Lightning Experience – Filter Reports via URL
At long last it is now possible to set field filter values for reports via URL in LEX. This simple capability has historically played a significant role in most implementations; custom links on report detail pages, bookmarked reports etc. Good to see another LEX obstacle removed.

ISV – Subscriber Org Debugging
ISV partners now have access to the ISV Customer Debugger, meaning for each LMO a single Apex Debugger session can be run at a time against a customer sandbox. The Apex Debugger runs in the Force.com IDE (i.e. eclipse) and provides enhanced support for code debugging; breakpoints, step into/over, call stack inspection etc. This powerful tool is normally a paid-for service – providing a free license to ISV partners will be well appreciated.

ISV – List Lightning Bolt Solutions
At some point after the initial rollout it will be possible for Salesforce partners to distribute Bolt solutions as managed packages listed on the AppExchange. A Bolt solution is prefabricated Community template typically targeting a vertical solution or providing a foundation for horizontal solutions such as booking/event management, membership etc. It will be interesting to see the traction for listed Bolt solutions over the coming months, I think the opportunity here could be significant for both ISV and consulting partners. Anyway it’s great to see the AppExchange now supported low-level Lightning Components and high-level Bolt solutions in addition to the standards Apps and Consultancy services.

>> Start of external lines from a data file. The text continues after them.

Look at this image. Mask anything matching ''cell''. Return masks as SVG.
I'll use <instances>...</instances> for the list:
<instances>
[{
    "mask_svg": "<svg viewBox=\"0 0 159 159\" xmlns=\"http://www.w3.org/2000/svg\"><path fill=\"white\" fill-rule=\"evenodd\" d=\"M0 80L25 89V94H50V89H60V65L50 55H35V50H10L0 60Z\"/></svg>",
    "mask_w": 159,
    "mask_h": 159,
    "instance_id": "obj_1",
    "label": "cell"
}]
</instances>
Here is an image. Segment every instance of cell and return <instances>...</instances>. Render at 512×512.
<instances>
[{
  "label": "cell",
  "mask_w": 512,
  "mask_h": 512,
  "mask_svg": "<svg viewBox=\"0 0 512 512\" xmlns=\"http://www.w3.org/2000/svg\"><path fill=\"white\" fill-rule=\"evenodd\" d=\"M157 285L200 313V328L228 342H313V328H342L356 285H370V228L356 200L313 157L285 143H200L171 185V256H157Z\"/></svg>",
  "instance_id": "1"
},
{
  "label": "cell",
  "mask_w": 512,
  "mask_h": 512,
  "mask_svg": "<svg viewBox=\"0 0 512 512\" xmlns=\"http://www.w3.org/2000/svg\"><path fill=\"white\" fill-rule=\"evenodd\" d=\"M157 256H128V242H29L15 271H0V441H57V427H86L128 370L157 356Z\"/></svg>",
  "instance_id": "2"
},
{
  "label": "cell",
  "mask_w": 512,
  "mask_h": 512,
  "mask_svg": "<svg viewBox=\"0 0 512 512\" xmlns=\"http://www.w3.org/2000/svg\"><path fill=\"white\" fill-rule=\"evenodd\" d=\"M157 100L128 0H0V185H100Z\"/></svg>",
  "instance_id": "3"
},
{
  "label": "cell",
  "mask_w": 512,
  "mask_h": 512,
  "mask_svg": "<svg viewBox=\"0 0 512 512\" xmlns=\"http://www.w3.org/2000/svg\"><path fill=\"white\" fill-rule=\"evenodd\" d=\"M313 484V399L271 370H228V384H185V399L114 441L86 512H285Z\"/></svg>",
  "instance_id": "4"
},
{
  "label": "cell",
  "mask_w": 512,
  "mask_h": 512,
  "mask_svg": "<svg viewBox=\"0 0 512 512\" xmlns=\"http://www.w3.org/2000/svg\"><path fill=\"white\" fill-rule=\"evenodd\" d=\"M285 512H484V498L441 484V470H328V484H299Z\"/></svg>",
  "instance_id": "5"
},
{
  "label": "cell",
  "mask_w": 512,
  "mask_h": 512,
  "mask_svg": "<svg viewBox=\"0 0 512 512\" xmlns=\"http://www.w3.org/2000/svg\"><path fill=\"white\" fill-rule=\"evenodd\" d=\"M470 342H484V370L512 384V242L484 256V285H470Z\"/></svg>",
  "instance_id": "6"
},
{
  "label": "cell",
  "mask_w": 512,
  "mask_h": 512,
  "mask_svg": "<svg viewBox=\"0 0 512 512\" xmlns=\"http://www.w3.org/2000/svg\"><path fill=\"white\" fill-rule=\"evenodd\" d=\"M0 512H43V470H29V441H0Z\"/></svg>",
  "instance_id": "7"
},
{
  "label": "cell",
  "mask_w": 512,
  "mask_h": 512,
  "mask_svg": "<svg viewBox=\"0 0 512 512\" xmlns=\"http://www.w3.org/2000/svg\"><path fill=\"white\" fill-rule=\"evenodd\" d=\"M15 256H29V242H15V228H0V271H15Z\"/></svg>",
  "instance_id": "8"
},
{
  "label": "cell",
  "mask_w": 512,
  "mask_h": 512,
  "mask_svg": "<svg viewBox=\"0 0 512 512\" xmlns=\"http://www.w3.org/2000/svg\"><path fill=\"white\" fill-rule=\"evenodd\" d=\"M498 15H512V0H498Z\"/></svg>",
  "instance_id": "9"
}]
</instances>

Skype for Salesforce (Beta)
Check online status, chat and make audio/video calls directly within Salesforce. Chat transcripts can be saved as Notes. All useful and convenient functionality. A “Skype for Business” component can be added to LEX Pages via the Lightning App Builder. The component provides the same functionality for records with at least one email address field.

Kanban Views
List views now support easy switching between the default grid layout and the Kanban style visual layout. Custom Kanban settings and record types are also supported, the latter appear as tabs above the board.

kanban-settings

AccountContactRelation Enhancements
The AccountContactRelation standard object which allows Contacts to be related to multiple Accounts receives further enhancement in Spring ’17. Relationships can now be defined between Person Accounts and Contacts, the object supports process automation (workflow, Process Builder etc.) and custom buttons, links and actions. I’m a big fan of this seemingly innocuous feature; great to see the additional capabilities being added each release.

Apex Stub API
The Apex Stub API provides a mocking framework for use in test code development. Typically mocks are used to isolate code for specific logical test cases or to allow streamlining of unit tests. Mocking frameworks are common to other programming languages, as such it’s great to have a standard approach for Apex.